PROBLEM DETAILS:
Use the entries below and reproduce exactly the lines from the one containing "United States, site archbold_FL-18." down to the one containing "common name: wild boar", both of them included.

:: INPUT

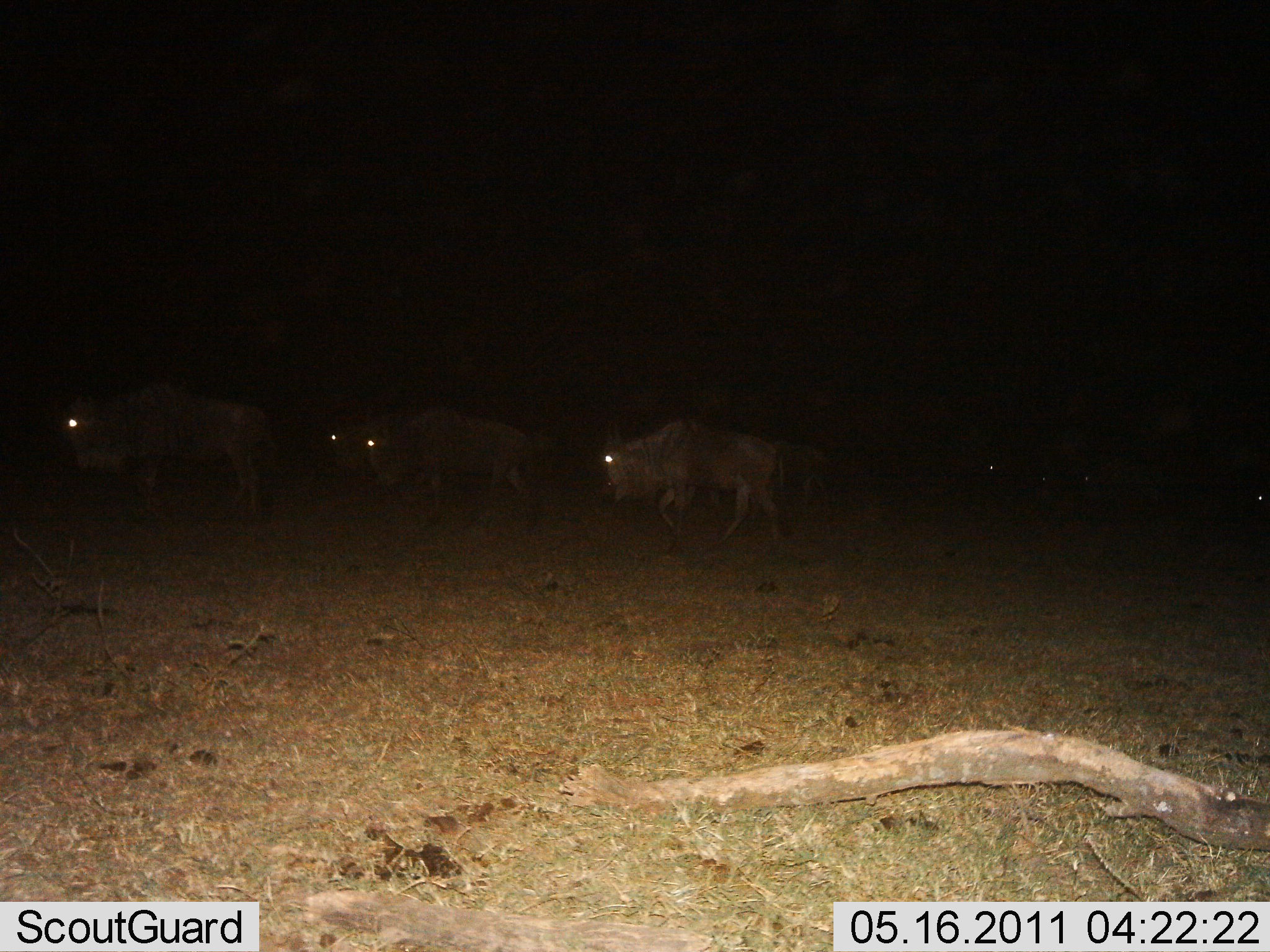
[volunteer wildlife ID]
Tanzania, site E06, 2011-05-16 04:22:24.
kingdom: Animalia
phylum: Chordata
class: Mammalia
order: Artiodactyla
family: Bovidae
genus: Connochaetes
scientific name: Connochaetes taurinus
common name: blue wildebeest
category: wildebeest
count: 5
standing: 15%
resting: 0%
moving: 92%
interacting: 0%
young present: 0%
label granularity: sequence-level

::::
:: INPUT

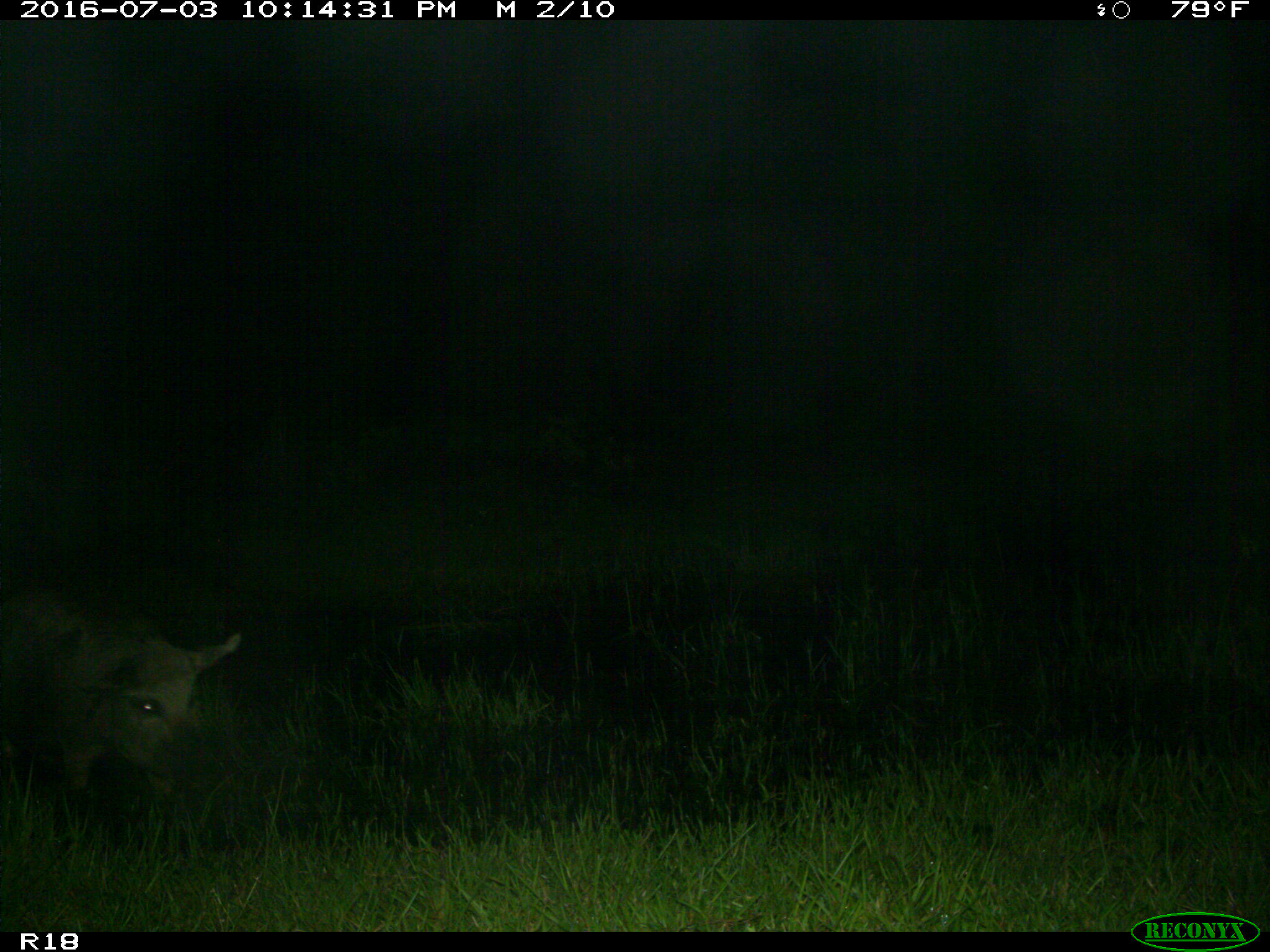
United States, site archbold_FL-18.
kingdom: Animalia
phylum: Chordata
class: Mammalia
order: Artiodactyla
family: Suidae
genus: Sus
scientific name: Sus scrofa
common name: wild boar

::::

EXPECTED ANSWER:
United States, site archbold_FL-18.
kingdom: Animalia
phylum: Chordata
class: Mammalia
order: Artiodactyla
family: Suidae
genus: Sus
scientific name: Sus scrofa
common name: wild boar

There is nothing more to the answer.